Why no async_work_group_copy for halfs in core specification

Half data types are in the core OpenCL 1.0 specification as a “data storage format”. However, async_work_group_copy is only extended to work on halfs in the fp16 extensions. Isn’t async_work_group_copy just a bit-wise copy? Why does it need special hardware support to work on halfs?

Is it dangerous for me to just cast my half pointers to short pointers so I can use async_work_group_copy?


It seems OpenCL devices don’t really work on half if they don’t support pf16 extension :

In that case you have to use vload_half to work on a real float from a half.

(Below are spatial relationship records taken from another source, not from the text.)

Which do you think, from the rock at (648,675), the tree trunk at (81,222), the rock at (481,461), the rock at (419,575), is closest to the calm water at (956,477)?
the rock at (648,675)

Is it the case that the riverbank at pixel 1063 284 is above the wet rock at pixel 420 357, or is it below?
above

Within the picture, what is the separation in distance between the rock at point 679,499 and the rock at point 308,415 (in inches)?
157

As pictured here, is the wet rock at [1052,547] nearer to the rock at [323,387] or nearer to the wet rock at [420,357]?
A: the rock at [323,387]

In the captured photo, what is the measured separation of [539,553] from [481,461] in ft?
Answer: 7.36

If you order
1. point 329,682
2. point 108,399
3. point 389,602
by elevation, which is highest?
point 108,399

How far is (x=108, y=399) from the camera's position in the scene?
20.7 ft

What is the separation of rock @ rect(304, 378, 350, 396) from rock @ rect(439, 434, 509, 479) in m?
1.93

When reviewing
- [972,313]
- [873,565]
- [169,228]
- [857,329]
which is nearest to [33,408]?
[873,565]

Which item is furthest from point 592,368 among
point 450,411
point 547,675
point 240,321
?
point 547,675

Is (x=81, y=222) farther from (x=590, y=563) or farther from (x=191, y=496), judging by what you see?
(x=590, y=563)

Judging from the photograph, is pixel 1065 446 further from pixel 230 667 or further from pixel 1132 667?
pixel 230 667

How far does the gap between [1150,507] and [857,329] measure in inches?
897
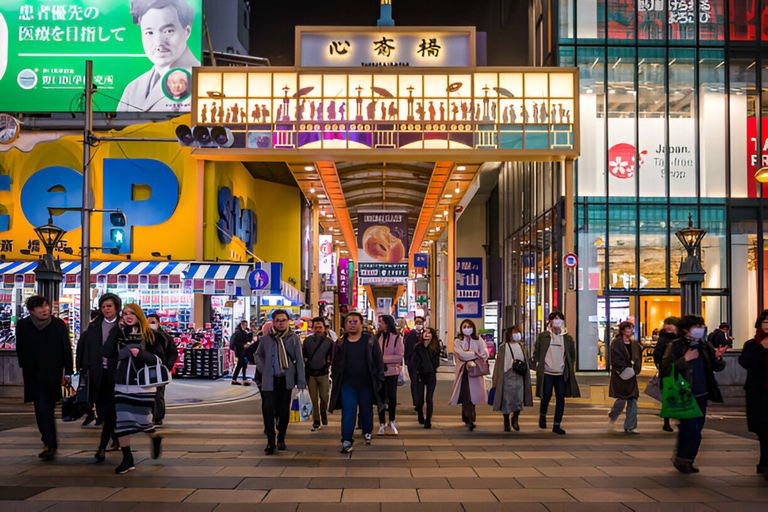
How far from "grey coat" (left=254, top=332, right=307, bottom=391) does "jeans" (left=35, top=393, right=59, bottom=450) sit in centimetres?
243

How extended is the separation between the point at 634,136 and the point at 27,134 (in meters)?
21.5

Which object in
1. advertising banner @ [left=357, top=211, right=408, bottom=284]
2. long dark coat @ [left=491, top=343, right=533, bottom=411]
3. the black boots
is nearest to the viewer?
the black boots

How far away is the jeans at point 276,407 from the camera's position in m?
9.80

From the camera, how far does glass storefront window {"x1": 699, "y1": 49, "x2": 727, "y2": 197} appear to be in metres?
27.1

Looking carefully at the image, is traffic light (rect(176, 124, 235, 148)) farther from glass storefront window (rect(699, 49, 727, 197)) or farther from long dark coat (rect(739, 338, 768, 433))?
glass storefront window (rect(699, 49, 727, 197))

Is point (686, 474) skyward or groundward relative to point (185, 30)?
groundward

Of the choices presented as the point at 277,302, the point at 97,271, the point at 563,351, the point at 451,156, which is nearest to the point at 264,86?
the point at 451,156

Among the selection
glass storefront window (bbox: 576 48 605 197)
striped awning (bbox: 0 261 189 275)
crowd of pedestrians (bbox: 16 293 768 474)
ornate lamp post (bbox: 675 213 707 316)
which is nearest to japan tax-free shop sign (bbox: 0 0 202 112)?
striped awning (bbox: 0 261 189 275)

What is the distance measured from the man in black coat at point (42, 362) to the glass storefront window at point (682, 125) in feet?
73.8

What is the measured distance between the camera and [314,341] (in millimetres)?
12648

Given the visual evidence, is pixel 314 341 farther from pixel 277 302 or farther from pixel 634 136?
pixel 277 302

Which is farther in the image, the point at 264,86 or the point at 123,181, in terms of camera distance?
the point at 123,181

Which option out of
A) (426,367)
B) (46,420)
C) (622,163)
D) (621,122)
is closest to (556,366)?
(426,367)

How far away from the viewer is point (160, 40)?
29906 mm
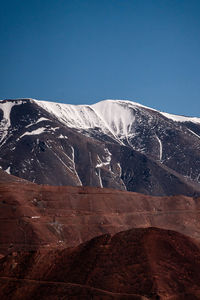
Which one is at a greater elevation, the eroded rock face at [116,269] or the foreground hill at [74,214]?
the eroded rock face at [116,269]

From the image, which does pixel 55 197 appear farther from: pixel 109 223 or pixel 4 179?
pixel 4 179

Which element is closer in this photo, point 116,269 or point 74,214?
point 116,269

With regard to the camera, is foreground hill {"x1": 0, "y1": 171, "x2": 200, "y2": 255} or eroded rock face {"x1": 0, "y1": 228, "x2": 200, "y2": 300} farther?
foreground hill {"x1": 0, "y1": 171, "x2": 200, "y2": 255}

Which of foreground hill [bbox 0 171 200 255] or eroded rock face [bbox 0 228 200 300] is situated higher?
eroded rock face [bbox 0 228 200 300]

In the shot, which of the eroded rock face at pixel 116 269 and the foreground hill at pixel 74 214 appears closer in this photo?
the eroded rock face at pixel 116 269

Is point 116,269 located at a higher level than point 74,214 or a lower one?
higher

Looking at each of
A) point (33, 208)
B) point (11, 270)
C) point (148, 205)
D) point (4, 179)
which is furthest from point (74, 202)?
point (11, 270)
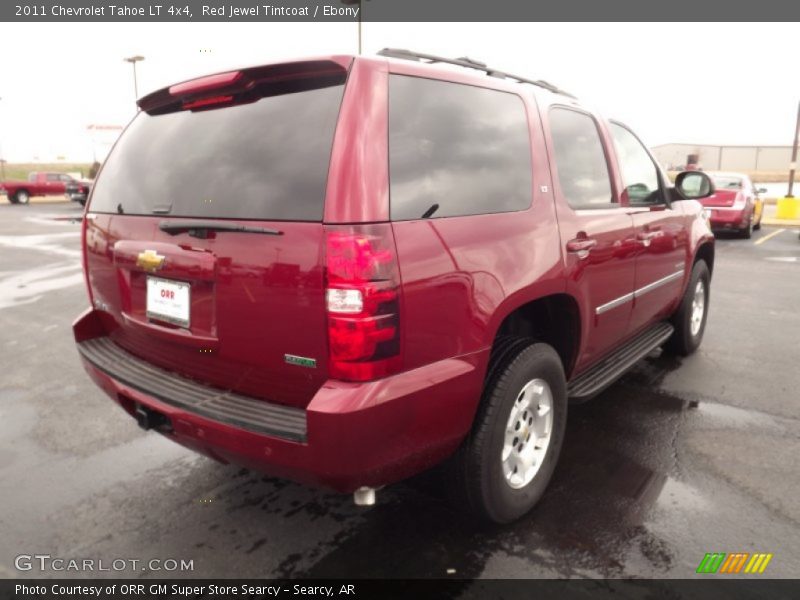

Yup, which I’m doing in the inner loop of my code to load floats out of shared memory. It was just odd that I couldn’t bitwise copy the half values from global to shared memory. Anyway, I just cast the half pointer to a short pointer and then I can use async_work_group_copy on the data that way, it appears to work fine on my Tesla card. Though it does feel hackish.

Halfs are really nice since my application is bounded by shared memory size, I can effectively double my occupancy by using halfs in shared memory.

You are correct that async_work_group_copy should have been allowed for half type in the core specification instead of associating it with the cl_khr_fp16 extension. This is most likely an oversight. Thanks for catching it. In any case you can make this work by casting the pointers to a short. This is not however an ideal or a clean solution but something that does work.

Also note that only the scalar half type is in the core spec. So async_work_group_copy could only be supported for half type and not the vector variants of the half. The vector variants are enabled by the cl_khr_fp16 extension.